### Task details:
Please output all the entries word for word, without the pictures.

═════ Source records ═════

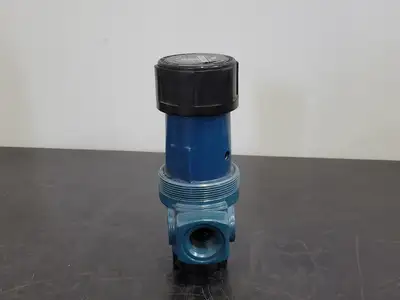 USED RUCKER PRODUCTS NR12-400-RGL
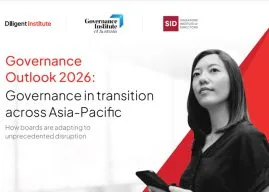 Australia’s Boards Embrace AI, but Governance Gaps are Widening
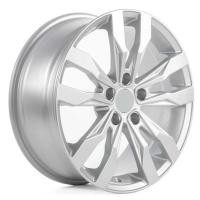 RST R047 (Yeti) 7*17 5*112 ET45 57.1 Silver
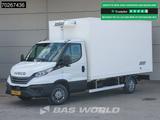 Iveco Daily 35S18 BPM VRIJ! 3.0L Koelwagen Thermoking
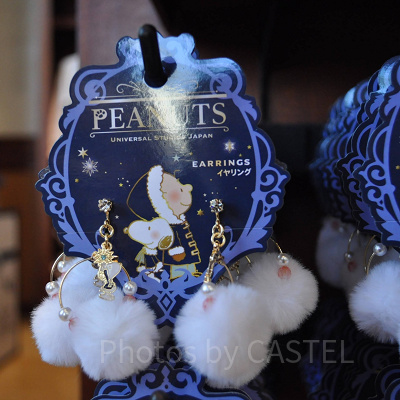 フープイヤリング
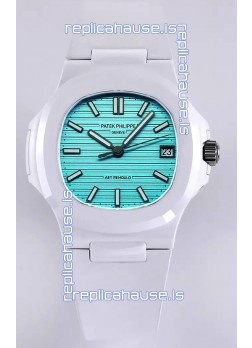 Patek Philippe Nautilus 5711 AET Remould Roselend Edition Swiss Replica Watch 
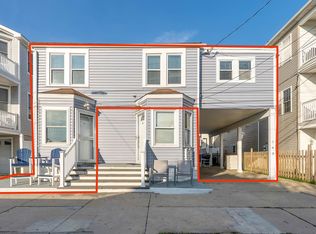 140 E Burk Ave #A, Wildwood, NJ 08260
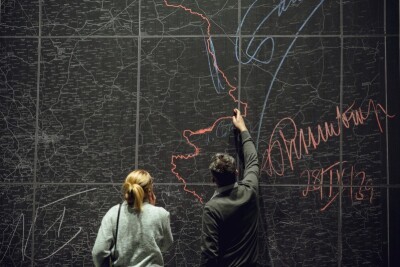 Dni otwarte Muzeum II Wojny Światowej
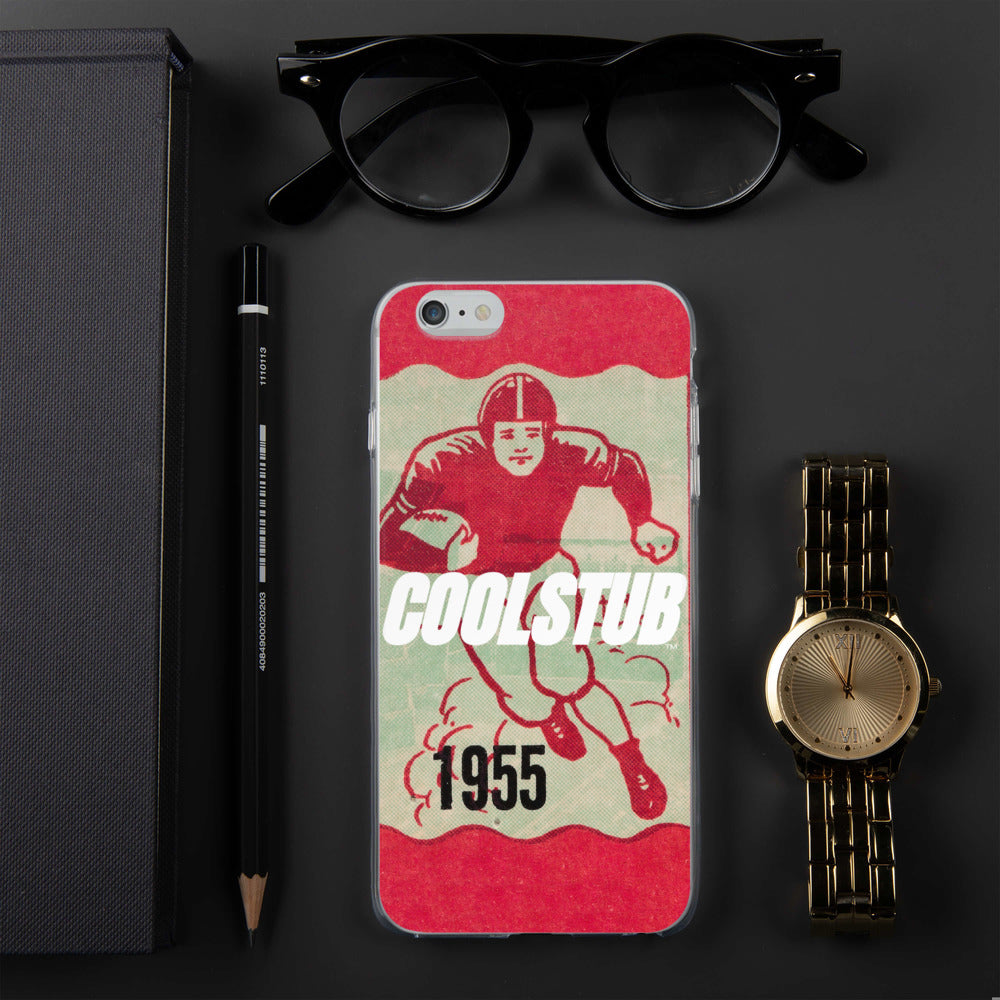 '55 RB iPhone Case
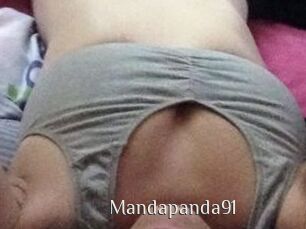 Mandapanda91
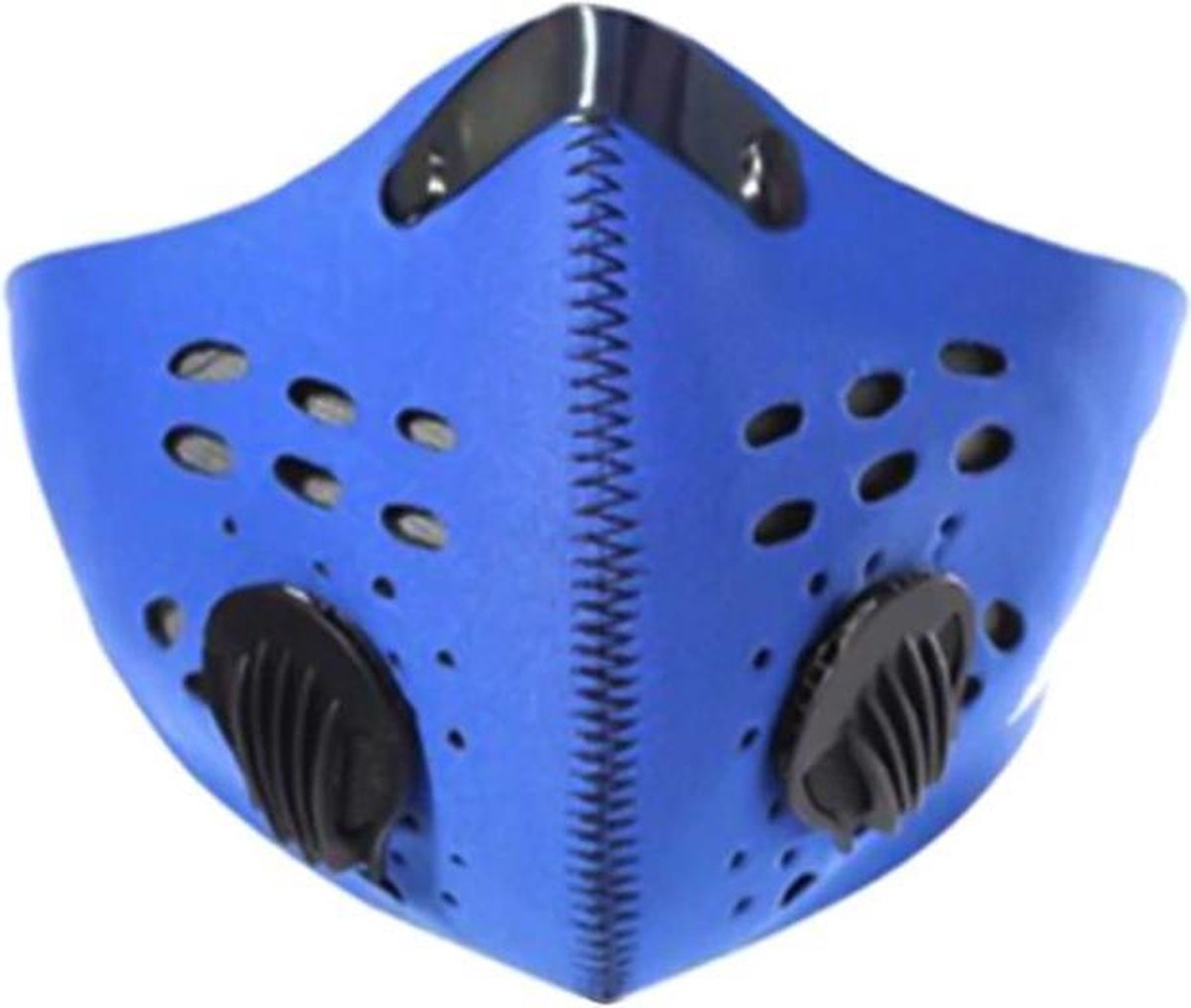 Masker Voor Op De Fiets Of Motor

═════

### Response to the task:
 USED RUCKER PRODUCTS NR12-400-RGL
 Australia’s Boards Embrace AI, but Governance Gaps are Widening
 RST R047 (Yeti) 7*17 5*112 ET45 57.1 Silver
 Iveco Daily 35S18 BPM VRIJ! 3.0L Koelwagen Thermoking
 フープイヤリング
 Patek Philippe Nautilus 5711 AET Remould Roselend Edition Swiss Replica Watch 
 140 E Burk Ave #A, Wildwood, NJ 08260
 Dni otwarte Muzeum II Wojny Światowej
 '55 RB iPhone Case
 Mandapanda91
 Masker Voor Op De Fiets Of Motor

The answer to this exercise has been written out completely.